→ **Written task 1**: Format the entries as a JSON list of strings with one string per line and no blank lines. Start at the line containing "If we compare" and end at the last line of the entries.
━━━━━ Text extract ━━━━━
Previous parts in this series:

Resolution, Part 1: White Noise

When it comes to audio, the “signal” is an easy thing to define. It’s what you want to listen to – a song, the dialogue in the movie – whatever it was that you wanted to hear that made you turn on the loudspeaker in the first place.

Let’s say that, normally, we listen to music – so that’s the signal. And, although “music” means different things to different people, most of the time, “music” will contain energy at more than one frequency, and its level will change over time. For example, compare the two plots in Figure 1.

Looking at Figure 1, it seems obvious that the level of “Bird on a Wire” changes over time, but the level of a sine wave doesn’t. However, that’s not as obvious when we zoom into that plot, as is shown in Figure 2, below.

From Figure 2, we can easily establish the obvious fact that “Bird on a Wire” and a sine wave are different. However, now it’s not as obvious that the sine wave as a constant level – it repeats itself periodically – which is why we call it “periodic” – but what is its level?

The simplest way to determine the level of a signal is similar to the way yesterday’s share prices are shown in the financial section of the newspaper. In that case, you are told the highest price and the lowest price for the day. In audio, we sometimes talk to the “**peak-to-peak**” amplitude of a signal. This is the difference between the highest and and the lowest peak (more accurately called a “trough”) of the signal in whatever amount of time you’ve been measuring. For example, take a look at Figure 3.

In Figure 3, I’ve drawn two signals. The top one is a 100 Hz sine wave with a peak-to-peak amplitude of 2 (because the difference between the highest peak (+1) and the lowest peak (-1) is 2). The bottom signal is a 100 Hz sine wave with a peak-to-peak amplitude of 0.1 – but with two clicks – one hitting +1 and the other hitting -1. So, if I just look at the peaks of that second signal, it also has a peak-to-peak amplitude of 2.

So, although it was easy to find the peak-to-peak amplitudes of those two signals, it should be obvious that this does not give a fair indication of how loud they appear to be.

However, if you’re building a piece of audio equipment (like an amplifier or an EQ, for example), this measurement does give you an idea of the “worst case” limits of the signal that might come through the system. So it’s not a useless measurement.

An additional problem with a peak-to-peak measurement of a signal is that it doesn’t tell you anything about asymmetry across the 0 line. (In an analogue world, we’d call that a “DC offset” because there would be a DC voltage that is added to the AC waveform.) For example, both of the signals in Figure 4 have a peak-to-peak amplitude of 1, but they are different…

If you’re lazy, you can do half of a peak-to-peak measurement. This is where you just check the maximum value of either the peak or the trough. We call this a “**peak**” amplitude measurement.

This has its problems, though. For example, take a look at Figure 5.

Here, we see two signals. The top one is a sine wave. The bottom one was a sine wave until I squished its negative-going half with a cheap compressor. As you can probably see, the top waveform is symmetrical – the negative half of the signal is the same as the positive half of the signal, just upside-down. It is also easily obvious that the second signal on the lower plot is not symmetrical. Its positive peak is higher than its negative peak.

However, both of these signals have a maximum positive peak of 1 – therefore their peak amplitudes are both 1 (but their peak-to-peak amplitudes and their apparent loudnesses are different).
━━━━━
→ **Written task 2**:
Answer these questions from the text on audio signal levels:
(a) Apart from its two clicks, what peak-to-peak amplitude does the bottom 100 Hz sine wave in Figure 3 have?
(b) In an analogue world, what is asymmetry across the 0 line called?
(c) What peak amplitude do both signals in Figure 5 have?
━━━━━ Record set ━━━━━
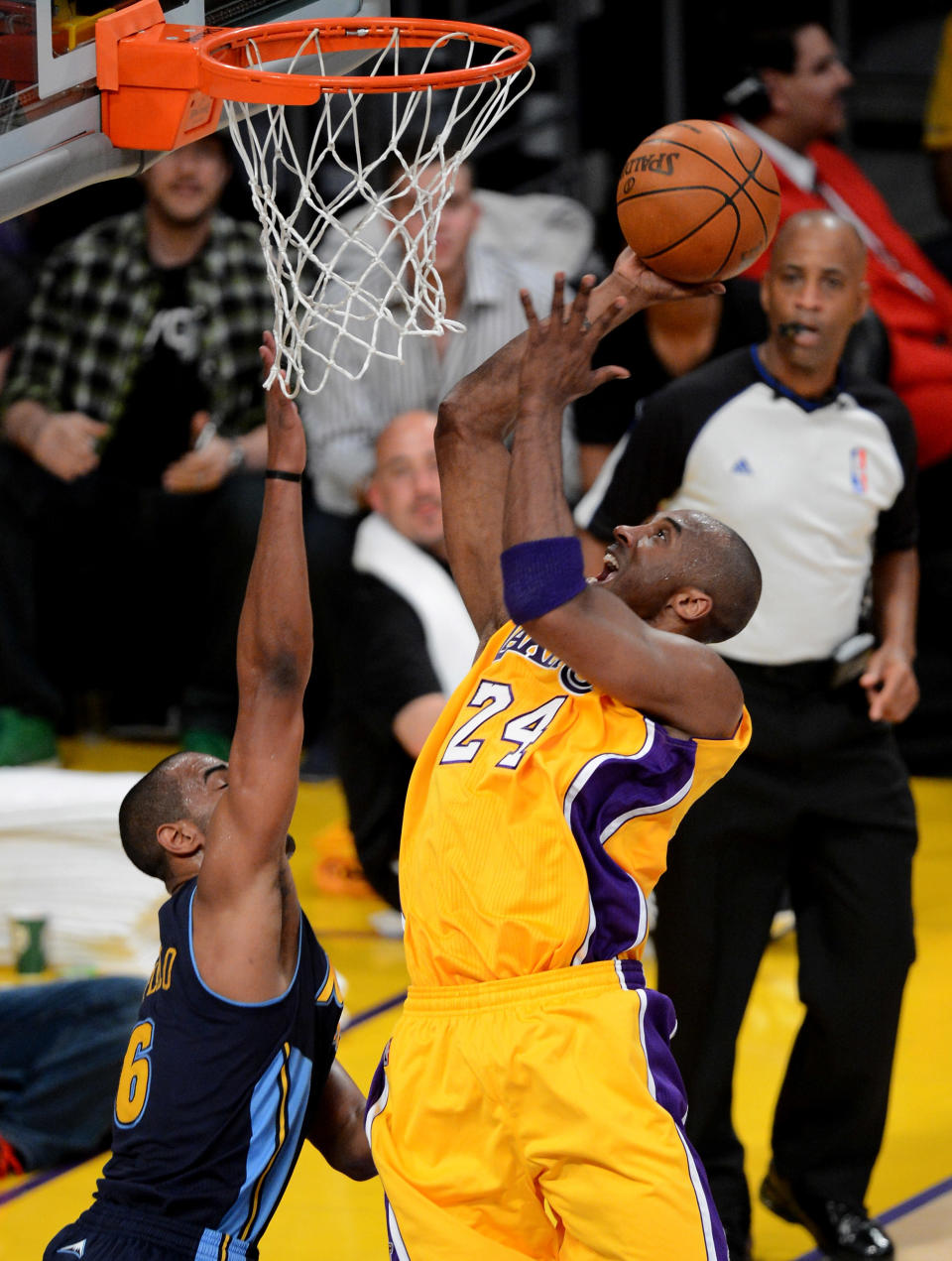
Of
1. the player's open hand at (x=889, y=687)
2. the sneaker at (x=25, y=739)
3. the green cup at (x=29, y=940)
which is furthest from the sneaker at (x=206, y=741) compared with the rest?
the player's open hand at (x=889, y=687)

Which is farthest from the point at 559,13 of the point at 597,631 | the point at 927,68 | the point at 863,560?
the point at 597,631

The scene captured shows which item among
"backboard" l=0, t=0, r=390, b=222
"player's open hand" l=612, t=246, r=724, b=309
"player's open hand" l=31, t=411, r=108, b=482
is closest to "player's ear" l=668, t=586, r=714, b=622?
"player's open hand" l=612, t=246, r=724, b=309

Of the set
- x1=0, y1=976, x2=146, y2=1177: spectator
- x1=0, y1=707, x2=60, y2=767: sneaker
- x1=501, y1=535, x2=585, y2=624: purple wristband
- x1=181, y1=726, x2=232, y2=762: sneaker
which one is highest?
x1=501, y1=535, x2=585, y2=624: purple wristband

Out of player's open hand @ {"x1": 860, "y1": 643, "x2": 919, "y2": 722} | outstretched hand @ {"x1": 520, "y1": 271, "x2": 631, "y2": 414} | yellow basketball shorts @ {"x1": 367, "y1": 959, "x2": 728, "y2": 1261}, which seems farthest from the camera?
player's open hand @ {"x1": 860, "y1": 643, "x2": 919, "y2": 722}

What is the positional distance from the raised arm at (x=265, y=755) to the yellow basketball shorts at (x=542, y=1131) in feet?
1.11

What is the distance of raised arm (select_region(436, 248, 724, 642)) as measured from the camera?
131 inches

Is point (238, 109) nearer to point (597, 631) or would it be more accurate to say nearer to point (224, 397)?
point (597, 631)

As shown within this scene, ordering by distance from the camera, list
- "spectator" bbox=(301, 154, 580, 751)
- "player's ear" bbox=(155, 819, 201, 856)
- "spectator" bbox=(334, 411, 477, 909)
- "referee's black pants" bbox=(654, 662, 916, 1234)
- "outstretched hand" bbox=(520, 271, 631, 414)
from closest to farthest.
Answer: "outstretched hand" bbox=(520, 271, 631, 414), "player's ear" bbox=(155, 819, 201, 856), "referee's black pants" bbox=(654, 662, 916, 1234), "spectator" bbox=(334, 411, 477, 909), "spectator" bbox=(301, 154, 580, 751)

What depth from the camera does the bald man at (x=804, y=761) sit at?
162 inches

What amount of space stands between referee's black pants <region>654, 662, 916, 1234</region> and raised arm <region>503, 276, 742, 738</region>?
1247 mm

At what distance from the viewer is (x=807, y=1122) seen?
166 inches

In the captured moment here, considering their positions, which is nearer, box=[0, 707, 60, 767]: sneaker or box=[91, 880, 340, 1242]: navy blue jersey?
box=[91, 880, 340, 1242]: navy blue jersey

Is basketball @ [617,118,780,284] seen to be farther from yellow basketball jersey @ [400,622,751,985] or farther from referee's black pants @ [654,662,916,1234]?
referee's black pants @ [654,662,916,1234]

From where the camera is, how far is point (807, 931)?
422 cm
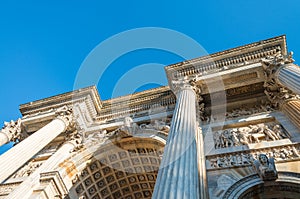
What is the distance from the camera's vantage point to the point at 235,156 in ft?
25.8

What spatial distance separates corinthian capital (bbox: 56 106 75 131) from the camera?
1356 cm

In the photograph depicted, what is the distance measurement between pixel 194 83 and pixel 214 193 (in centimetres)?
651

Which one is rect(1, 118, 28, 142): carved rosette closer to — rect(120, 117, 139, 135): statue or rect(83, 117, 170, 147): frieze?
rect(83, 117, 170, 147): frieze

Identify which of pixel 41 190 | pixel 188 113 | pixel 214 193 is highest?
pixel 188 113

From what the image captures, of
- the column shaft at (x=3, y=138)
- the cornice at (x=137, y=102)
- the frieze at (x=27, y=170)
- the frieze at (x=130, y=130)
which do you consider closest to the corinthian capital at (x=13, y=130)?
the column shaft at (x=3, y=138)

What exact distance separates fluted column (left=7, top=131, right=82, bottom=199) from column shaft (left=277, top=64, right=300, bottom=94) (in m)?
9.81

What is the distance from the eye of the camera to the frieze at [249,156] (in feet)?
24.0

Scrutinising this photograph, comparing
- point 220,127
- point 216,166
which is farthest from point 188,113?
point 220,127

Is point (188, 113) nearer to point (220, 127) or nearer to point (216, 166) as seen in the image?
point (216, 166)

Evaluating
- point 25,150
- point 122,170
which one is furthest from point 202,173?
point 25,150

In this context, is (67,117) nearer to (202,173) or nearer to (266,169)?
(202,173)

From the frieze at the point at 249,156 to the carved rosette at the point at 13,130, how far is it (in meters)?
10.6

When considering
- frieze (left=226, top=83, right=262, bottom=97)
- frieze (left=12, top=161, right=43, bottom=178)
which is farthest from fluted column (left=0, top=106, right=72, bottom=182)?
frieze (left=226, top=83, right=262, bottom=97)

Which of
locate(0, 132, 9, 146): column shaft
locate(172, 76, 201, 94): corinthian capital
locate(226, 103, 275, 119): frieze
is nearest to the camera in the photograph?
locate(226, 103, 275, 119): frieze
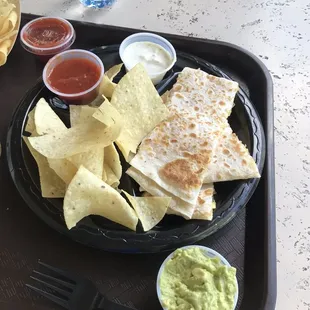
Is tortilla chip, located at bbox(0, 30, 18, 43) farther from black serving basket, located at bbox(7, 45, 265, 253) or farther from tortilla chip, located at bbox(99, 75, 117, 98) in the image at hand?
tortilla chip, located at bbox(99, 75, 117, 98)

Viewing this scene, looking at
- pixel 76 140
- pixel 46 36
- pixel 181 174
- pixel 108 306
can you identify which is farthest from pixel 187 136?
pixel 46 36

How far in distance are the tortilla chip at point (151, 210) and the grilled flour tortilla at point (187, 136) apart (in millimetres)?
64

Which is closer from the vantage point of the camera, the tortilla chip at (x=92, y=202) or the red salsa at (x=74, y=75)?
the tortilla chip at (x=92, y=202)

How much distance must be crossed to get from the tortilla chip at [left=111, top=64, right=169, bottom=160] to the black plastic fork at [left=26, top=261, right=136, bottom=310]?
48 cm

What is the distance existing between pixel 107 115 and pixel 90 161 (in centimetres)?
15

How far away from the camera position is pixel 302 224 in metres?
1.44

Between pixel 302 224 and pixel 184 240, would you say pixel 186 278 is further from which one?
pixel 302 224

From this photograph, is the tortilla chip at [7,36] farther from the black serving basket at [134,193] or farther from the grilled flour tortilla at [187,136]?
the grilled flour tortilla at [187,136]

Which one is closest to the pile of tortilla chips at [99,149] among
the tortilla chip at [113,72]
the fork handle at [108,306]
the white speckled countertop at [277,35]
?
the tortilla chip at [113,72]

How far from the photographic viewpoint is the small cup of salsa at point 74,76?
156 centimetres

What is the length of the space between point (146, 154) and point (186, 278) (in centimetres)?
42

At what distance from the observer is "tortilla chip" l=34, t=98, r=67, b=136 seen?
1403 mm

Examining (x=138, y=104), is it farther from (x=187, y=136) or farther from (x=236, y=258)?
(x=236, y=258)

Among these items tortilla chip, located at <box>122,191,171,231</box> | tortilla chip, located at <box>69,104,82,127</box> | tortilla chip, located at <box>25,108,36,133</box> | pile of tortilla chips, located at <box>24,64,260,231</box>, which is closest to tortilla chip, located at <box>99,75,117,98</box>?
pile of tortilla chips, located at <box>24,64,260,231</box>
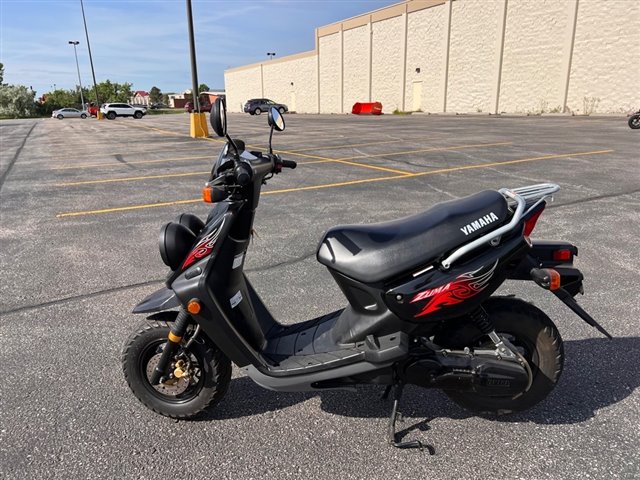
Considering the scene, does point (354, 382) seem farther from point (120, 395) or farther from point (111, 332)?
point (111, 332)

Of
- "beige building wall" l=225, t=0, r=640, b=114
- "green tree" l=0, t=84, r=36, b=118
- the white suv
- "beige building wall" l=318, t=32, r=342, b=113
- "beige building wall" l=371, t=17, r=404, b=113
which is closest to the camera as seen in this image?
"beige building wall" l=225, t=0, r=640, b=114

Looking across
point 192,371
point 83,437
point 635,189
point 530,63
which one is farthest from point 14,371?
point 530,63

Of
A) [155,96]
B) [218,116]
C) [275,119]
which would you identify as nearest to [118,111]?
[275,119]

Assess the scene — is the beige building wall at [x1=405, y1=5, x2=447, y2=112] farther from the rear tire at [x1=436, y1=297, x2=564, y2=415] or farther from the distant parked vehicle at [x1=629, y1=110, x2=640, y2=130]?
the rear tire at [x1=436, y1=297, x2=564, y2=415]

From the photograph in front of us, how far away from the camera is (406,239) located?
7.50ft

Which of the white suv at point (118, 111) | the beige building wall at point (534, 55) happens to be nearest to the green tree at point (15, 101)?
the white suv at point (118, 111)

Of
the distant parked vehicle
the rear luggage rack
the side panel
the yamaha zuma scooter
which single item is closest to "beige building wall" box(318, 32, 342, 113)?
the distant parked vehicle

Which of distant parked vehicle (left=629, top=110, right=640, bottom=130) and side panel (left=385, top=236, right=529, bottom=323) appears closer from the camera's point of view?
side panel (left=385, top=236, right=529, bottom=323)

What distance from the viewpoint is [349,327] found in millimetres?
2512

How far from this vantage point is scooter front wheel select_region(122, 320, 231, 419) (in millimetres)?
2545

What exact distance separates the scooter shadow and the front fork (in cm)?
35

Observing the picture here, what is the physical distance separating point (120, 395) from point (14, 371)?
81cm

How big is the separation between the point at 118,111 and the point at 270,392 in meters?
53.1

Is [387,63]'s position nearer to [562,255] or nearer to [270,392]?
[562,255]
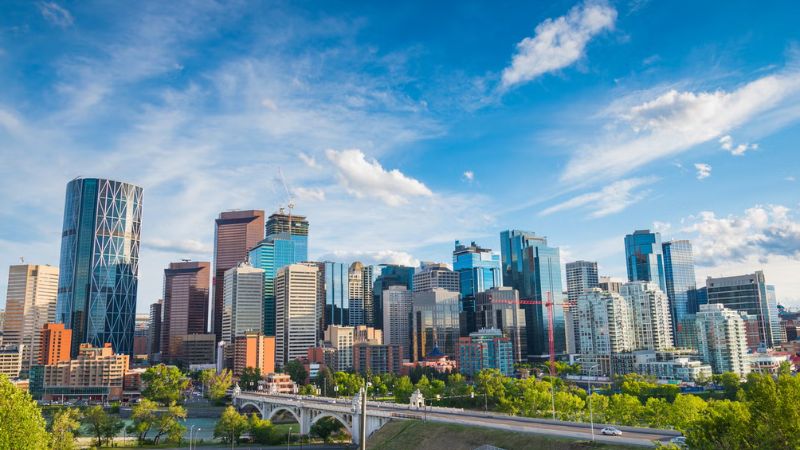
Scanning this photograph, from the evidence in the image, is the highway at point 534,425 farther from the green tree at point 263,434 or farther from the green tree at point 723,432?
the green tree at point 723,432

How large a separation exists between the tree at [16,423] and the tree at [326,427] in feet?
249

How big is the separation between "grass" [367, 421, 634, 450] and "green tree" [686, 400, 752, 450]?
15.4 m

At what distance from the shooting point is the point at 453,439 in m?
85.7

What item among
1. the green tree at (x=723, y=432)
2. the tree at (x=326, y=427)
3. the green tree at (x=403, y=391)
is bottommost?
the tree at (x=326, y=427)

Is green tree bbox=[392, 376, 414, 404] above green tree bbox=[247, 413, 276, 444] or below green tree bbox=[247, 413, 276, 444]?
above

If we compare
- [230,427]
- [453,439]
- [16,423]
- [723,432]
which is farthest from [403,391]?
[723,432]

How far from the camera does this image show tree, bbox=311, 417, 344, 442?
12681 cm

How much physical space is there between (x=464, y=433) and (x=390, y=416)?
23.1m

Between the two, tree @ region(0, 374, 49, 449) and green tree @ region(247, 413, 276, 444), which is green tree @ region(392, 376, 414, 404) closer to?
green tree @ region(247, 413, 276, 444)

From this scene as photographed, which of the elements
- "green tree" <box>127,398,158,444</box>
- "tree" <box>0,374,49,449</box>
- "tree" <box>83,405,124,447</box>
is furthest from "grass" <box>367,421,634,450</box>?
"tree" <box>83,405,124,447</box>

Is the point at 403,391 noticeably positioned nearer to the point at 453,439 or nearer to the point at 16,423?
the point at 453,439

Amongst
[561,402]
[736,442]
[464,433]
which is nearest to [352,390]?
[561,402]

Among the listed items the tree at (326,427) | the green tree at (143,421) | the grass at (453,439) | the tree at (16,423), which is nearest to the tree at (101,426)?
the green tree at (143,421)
━━━━━
→ **Correct answer 1**:
[
  "If we compare",
  "- [230,427]",
  "- [453,439]",
  "- [16,423]",
  "- [723,432]",
  "which is farthest from [403,391]?",
  "[723,432]",
  "How far from the camera does this image show tree, bbox=311, 417, 344, 442?",
  "12681 cm",
  "How much physical space is there between (x=464, y=433) and (x=390, y=416)?",
  "23.1m",
  "Between the two, tree @ region(0, 374, 49, 449) and green tree @ region(247, 413, 276, 444), which is green tree @ region(392, 376, 414, 404) closer to?",
  "green tree @ region(247, 413, 276, 444)",
  "From this scene as photographed, which of the elements",
  "- \"green tree\" <box>127,398,158,444</box>",
  "- \"tree\" <box>0,374,49,449</box>",
  "- \"tree\" <box>83,405,124,447</box>",
  "is furthest from \"grass\" <box>367,421,634,450</box>?",
  "\"tree\" <box>83,405,124,447</box>",
  "Is the point at 403,391 noticeably positioned nearer to the point at 453,439 or nearer to the point at 16,423?",
  "the point at 453,439",
  "Amongst",
  "[561,402]",
  "[736,442]",
  "[464,433]",
  "which is nearest to [352,390]?",
  "[561,402]",
  "Among the listed items the tree at (326,427) | the green tree at (143,421) | the grass at (453,439) | the tree at (16,423), which is nearest to the tree at (101,426)?",
  "the green tree at (143,421)"
]

→ **Correct answer 2**:
(a) 0.1
(b) A "DC offset"
(c) 1